Andrey Kozlov, Almog Meir Jan und Shlomi Ziv: Drei der vier aus Gaza befreiten Geiseln kommen im Sheba Medical Center im israelischen Ramat Gan an
Andrey Kozlov, Almog Meir Jan und Shlomi Ziv: Drei der vier aus Gaza befreiten Geiseln kommen im Sheba Medical Center im israelischen Ramat Gan an (Quelle: JNS)

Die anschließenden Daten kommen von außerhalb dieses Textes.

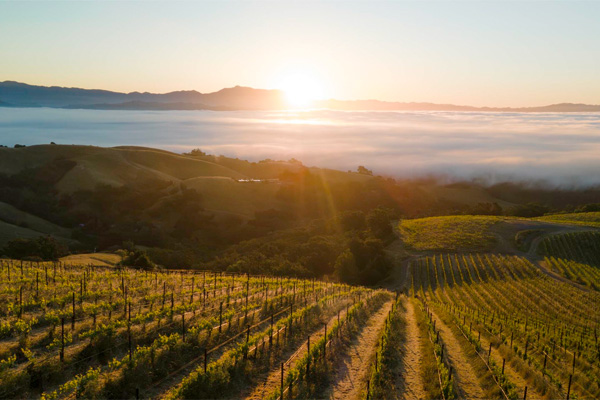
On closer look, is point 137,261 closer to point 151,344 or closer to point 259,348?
point 151,344

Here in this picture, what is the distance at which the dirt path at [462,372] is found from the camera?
1495 cm

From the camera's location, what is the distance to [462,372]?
17.0 metres

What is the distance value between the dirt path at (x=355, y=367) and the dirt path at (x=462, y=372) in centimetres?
340

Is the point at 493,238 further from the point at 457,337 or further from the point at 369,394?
the point at 369,394

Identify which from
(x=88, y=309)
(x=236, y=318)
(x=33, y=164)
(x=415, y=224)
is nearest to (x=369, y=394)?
(x=236, y=318)

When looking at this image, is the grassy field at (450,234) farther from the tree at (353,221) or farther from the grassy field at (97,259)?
the grassy field at (97,259)

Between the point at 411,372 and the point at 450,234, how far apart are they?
2293 inches

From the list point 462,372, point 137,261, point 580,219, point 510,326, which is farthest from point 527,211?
point 462,372

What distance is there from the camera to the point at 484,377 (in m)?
16.1

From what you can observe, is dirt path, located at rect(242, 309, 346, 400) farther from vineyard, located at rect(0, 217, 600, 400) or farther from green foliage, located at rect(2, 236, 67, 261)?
green foliage, located at rect(2, 236, 67, 261)

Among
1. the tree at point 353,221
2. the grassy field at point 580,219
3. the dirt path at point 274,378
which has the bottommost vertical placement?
the tree at point 353,221

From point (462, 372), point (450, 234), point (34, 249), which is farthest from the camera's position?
point (450, 234)

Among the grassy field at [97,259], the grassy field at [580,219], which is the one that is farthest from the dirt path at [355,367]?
the grassy field at [580,219]

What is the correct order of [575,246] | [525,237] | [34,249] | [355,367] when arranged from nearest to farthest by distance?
[355,367]
[34,249]
[575,246]
[525,237]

Was die Entführten während ihrer Gefangenschaft in Gaza erleiden mussten, sei jenseits der menschlichen Vorstellungskraft, so der Arzt, der die vier am Samstag geretteten Israelis behandelte.

Wie der für die Behandlung der am Samstag aus dem Gazastreifen geretteten Geiseln zuständige Mediziner gegenüber CNN schilderte, wurden die Entführten regelmäßig geschlagen. »Es war eine harte, sehr harte Erfahrung, mit vielen Misshandlungen, fast jeden Tag«, so Itai Pessach vom Sheba Medical Center. »Jede Stunde, sowohl physisch als auch psychisch, jeweils auf andere Weise, das liegt jenseits aller Vorstellungskraft.«

Die acht Monate dauernde Gefangenschaft hinterließ »deutliche Spuren in ihrer Gesundheit«, obwohl sie äußerlich scheinbar in guter Verfassung waren, doch »sie erhielten keine Proteine, sodass ihre Muskeln extrem geschwächt und auch einige andere Systeme geschädigt wurden«.

Massive Auswirkungen

Nach den Erzählungen der Entführten sei die Versorgung mit Lebensmitteln und Wasser unterschiedlich gewesen, da sie immer wieder verlegt und von verschiedenen Bewachern beaufsichtigt wurden. »Es gab Zeiten, in denen sie fast gar keine Nahrung bekamen, dann gab es Phasen, in denen die Versorgung etwas besser war«, erläuterte Pessach. 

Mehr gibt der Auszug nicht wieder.